Cooksey Connects with Duncan High School

From the Duncan Banner (Click here for the link to this article on their website):

Learning the ropes

by: Derrick Miller
The Duncan Banner

DUNCAN January 09, 2009 11:10 am

Learning doesn’t end with high school graduation. But what is learned in high school can have an impact on what comes after.

Duncan High School continued its Making It Count program Thursday by providing seniors with information on how to be successful in college and in the career field.

This is the second time this school year an individual from the Making It Count program has talked to DHS students. The first time was a discussion with the freshmen to help them figure out how to be successful in high school.

For both programs, it was Scott Cooksey doing the talking, and during Thursday’s program, Cooksey talked about figuring out career choices and how to achieve the goals set.

“There are two things successful people have: Desire and know-how,” he said. “Today, I cannot give you the desire to succeed. That’s up to you.

“Today, I’m going to give you the tools needed to get the know-how.”

He said everyone has different career aspirations. Some people go to college, while others elect to join the workforce immediately following high school.

Cooksey said some of those who go immediately to work realize the limitations they face when they don’t go to college.

“My job today is not to twist your arm and tell you ‘you have to go to college,’” he said. “That’s a choice.”

Regardless of when someone chooses to enter the workforce, there is a career path set that could help him or her be successful in getting the job he or she wants.

The three steps to the career path outlined by Cooksey were looking at strengths, interests and the future job market. By assessing one’s strengths and interests, people can find jobs they like and are good at.

When a job is selected, developing characteristics essential to the job is an important step, he said. Seven characteristics mentioned include communication skills, organizational skills, leadership skills, logic, efforts, group skills and entrepreneur skills.
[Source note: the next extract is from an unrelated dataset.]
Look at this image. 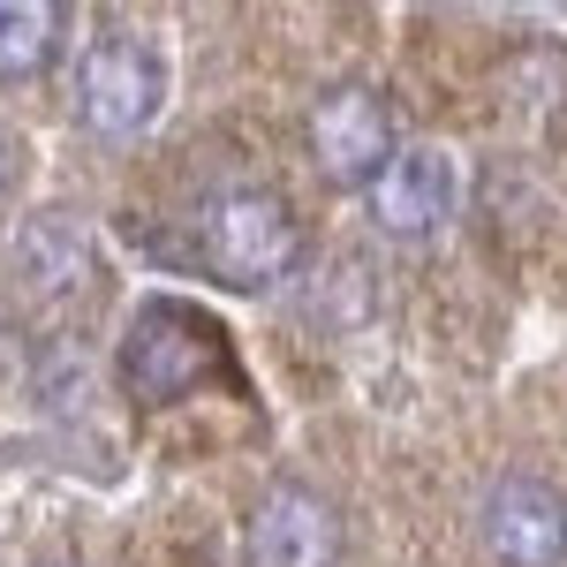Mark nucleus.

In addition to capturing these characteristics, people should have examples to display these qualities, Cooksey said. One skill that applies heavily to college and work is time management.

“Time is the most valuable thing you have,” he said. “If you don’t manage your time effectively, you’ll run out of time for the important things.”

Time management isn’t the only thing that students were told to work on in college. Cooksey said they should also develop test taking skills.

He mentioned things students should pay attention to when learning the material that could help them on tests. These include vocabulary, lists, formulas and equations, and anything highlighted by the instructor as a test possibility.

“When a professor says ‘This is going to be on the test,’ write it down,” Cooksey said.